### VORLIEGENDER TEXT
Idealisten unter sich
Befürworter des „Bedingungslosen Grundeinkommenes“ werben für ihre Idee

Nach Ansicht einiger Wissenschaftler und Politiker sprechen gute Gründe für die Einführung eines „Bedingungslosen Grundeinkommens“ (BGE) in einer Höhe über dem Existenzminimum für alle Bürger. Das BGE soll demnach ohne Bedürftigkeitsprüfung ausgezahlt werden und ohne Verpflichtung zur Arbeit oder zu einer anderen Gegenleistung. Diese Vorstellungen vertritt auch eine europäische Bürgerinitiative. Bereits Ralf Dahrendorf plädierte 1986 für ein BGE und lange vor ihm unter anderem Albert Einstein. Mit dem Konzept einer sozialen Basissicherung beschäftigt sich derzeit ein Gremium der UN. Doch in Deutschland hat das Thema keinen festen Platz in der Agenda der Debatten über unser Sozialsystem.
######
» **AUFGABEN**:
(a) Beantworten Sie anhand des Textes zum Grundeinkommen die folgenden Fragen.
(i) In welchem Jahr plädierte Ralf Dahrendorf für ein BGE?
(ii) Wer beschäftigt sich derzeit mit dem Konzept einer sozialen Basissicherung?
(iii) Ohne welche Prüfung soll das BGE ausgezahlt werden?
(b) Fassen Sie den Text zum Grundeinkommen in zwei Sätzen zusammen.
(c) Schreiben Sie aus dem Text zum Grundeinkommen den Abschnitt ab, der mit „Idealisten unter sich“ beginnt und bis einschließlich „über unser Sozialsystem.“ reicht.
### BEREITGESTELLTE DATEN
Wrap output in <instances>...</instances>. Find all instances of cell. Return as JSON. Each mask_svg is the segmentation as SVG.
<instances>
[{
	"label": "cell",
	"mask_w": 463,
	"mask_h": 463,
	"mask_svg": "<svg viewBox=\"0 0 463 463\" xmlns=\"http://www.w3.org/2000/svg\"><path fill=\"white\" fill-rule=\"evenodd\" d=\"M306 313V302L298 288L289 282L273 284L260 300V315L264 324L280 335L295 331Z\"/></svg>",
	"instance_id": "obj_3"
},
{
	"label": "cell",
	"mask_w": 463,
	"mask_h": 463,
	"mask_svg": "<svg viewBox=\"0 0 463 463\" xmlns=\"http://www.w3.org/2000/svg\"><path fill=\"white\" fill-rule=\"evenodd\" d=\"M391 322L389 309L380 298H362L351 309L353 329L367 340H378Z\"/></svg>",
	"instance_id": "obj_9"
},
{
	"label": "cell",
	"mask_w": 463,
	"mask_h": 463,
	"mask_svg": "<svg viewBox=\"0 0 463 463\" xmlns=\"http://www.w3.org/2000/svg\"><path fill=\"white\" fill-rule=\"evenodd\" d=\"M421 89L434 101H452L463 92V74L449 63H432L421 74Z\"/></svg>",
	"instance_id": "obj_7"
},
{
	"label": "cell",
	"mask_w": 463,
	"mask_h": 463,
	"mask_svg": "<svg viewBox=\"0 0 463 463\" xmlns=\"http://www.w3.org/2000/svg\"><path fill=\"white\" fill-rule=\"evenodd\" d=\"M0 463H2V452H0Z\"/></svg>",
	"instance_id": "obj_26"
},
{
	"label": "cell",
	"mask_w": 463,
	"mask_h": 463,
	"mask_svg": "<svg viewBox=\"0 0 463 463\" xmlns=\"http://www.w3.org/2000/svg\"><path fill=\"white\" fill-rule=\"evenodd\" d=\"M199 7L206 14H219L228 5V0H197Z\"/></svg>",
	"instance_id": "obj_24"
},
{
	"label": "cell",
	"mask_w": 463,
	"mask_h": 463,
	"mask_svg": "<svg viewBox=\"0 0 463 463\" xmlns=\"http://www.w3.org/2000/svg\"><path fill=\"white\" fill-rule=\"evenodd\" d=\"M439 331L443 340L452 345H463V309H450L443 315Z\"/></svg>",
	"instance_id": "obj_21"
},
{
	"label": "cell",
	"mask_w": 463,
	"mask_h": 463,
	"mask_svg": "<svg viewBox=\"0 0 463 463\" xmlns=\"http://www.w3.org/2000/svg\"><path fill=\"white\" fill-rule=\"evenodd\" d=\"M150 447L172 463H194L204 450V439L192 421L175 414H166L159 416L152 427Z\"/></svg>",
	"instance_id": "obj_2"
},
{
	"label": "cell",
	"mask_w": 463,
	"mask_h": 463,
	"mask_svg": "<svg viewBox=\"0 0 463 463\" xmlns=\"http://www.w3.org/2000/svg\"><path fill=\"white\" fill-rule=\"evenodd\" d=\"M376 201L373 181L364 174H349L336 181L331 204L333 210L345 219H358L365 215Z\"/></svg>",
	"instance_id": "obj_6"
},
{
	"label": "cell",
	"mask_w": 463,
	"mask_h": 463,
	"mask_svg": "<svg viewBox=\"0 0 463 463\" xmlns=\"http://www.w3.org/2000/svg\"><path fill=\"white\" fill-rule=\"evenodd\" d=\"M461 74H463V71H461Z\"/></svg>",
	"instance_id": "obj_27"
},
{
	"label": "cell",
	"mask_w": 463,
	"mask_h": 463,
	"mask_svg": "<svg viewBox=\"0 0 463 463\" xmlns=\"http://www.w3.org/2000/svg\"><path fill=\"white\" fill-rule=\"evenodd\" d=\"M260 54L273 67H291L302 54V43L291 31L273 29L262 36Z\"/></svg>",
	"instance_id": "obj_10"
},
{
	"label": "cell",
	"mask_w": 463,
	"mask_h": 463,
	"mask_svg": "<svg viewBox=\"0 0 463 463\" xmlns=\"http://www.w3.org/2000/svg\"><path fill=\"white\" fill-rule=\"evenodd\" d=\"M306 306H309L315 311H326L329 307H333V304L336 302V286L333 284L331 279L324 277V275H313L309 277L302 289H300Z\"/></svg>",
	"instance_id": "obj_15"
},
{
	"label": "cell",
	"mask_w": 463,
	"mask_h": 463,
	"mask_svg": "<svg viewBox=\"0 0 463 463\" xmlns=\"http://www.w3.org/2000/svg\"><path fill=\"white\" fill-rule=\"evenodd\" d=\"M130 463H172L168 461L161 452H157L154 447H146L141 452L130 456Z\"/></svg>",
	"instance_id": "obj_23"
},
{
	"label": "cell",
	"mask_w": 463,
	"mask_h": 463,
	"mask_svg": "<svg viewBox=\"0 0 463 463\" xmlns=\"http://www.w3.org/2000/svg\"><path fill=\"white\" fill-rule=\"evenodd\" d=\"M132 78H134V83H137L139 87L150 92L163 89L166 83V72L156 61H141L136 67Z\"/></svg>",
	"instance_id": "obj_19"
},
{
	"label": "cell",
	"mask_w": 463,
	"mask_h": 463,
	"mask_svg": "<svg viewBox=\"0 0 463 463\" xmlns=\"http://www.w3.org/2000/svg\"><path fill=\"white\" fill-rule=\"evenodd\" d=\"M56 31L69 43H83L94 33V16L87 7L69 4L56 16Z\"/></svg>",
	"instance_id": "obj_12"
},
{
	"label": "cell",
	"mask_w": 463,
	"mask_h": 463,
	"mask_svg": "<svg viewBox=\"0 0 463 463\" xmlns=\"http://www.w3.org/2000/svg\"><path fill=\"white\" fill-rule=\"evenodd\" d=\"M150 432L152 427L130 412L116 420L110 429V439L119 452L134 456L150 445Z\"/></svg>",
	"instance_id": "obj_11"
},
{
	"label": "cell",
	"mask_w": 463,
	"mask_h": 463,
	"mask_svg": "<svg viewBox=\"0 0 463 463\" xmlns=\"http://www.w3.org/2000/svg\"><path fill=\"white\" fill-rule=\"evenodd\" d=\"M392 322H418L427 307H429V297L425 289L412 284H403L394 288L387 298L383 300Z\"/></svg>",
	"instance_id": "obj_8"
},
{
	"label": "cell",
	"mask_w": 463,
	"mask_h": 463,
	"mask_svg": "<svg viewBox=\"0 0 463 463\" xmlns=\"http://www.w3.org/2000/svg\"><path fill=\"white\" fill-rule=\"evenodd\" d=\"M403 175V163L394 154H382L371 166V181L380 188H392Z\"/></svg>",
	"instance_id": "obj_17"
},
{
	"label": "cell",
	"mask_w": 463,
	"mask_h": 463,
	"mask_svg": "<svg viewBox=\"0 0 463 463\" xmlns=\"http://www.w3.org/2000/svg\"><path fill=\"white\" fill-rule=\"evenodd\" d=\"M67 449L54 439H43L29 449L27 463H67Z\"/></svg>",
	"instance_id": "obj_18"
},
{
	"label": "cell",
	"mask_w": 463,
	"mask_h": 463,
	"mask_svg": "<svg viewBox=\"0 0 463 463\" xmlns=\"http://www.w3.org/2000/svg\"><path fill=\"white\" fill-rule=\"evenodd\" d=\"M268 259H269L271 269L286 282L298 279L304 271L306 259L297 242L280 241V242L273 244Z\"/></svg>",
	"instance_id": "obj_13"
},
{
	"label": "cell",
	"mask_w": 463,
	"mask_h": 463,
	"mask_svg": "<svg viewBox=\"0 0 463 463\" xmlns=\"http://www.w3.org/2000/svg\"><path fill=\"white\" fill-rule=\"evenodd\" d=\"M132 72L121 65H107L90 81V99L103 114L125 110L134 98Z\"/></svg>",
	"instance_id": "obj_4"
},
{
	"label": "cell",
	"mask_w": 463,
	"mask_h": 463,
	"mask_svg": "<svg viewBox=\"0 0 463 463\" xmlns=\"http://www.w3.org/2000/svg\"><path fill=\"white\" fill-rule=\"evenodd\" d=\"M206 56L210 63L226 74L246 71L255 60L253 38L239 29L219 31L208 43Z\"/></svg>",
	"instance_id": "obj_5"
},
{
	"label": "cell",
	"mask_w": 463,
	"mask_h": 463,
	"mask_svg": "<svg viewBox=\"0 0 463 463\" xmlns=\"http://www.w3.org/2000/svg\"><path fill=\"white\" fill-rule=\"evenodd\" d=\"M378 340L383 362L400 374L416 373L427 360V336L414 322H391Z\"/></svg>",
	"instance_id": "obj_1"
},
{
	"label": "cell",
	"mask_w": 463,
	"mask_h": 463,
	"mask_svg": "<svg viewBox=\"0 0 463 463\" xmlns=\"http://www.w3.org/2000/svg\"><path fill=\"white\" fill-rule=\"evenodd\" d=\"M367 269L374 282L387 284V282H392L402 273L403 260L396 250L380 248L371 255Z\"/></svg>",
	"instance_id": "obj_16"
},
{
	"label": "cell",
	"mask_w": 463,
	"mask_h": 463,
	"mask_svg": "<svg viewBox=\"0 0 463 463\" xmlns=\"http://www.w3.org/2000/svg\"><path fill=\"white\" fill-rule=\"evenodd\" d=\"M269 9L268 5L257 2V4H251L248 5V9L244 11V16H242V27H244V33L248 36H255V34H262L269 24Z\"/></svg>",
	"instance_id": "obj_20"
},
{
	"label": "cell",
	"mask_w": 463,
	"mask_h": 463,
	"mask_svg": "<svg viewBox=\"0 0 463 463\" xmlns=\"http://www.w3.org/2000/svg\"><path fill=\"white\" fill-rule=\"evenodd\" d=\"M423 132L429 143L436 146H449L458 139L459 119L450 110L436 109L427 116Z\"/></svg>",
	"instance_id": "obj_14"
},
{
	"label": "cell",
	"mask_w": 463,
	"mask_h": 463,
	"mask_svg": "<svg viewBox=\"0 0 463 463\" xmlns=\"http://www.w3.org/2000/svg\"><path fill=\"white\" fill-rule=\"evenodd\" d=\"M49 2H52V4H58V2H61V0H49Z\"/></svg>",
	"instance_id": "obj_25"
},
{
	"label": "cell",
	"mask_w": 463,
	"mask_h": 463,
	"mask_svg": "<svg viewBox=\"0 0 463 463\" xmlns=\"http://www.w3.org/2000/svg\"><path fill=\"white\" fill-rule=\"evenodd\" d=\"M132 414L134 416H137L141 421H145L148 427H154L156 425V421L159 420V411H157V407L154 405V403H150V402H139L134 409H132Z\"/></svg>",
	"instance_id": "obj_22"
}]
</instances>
######
» **LÖSUNGEN**:
(a)
(i) 1986
(ii) Ein Gremium der UN
(iii) Ohne Bedürftigkeitsprüfung

(b) Einige Wissenschaftler und Politiker befürworten ein Bedingungsloses Grundeinkommen über dem Existenzminimum für alle Bürger, das ohne Bedürftigkeitsprüfung und ohne Verpflichtung zu Arbeit oder einer anderen Gegenleistung ausgezahlt werden soll. Obwohl eine europäische Bürgerinitiative diese Idee vertritt, schon Ralf Dahrendorf und Albert Einstein dafür eintraten und sich ein UN-Gremium mit sozialer Basissicherung befasst, hat das Thema in Deutschland keinen festen Platz in den Debatten über das Sozialsystem.

(c)
Idealisten unter sich
Befürworter des „Bedingungslosen Grundeinkommenes“ werben für ihre Idee

Nach Ansicht einiger Wissenschaftler und Politiker sprechen gute Gründe für die Einführung eines „Bedingungslosen Grundeinkommens“ (BGE) in einer Höhe über dem Existenzminimum für alle Bürger. Das BGE soll demnach ohne Bedürftigkeitsprüfung ausgezahlt werden und ohne Verpflichtung zur Arbeit oder zu einer anderen Gegenleistung. Diese Vorstellungen vertritt auch eine europäische Bürgerinitiative. Bereits Ralf Dahrendorf plädierte 1986 für ein BGE und lange vor ihm unter anderem Albert Einstein. Mit dem Konzept einer sozialen Basissicherung beschäftigt sich derzeit ein Gremium der UN. Doch in Deutschland hat das Thema keinen festen Platz in der Agenda der Debatten über unser Sozialsystem.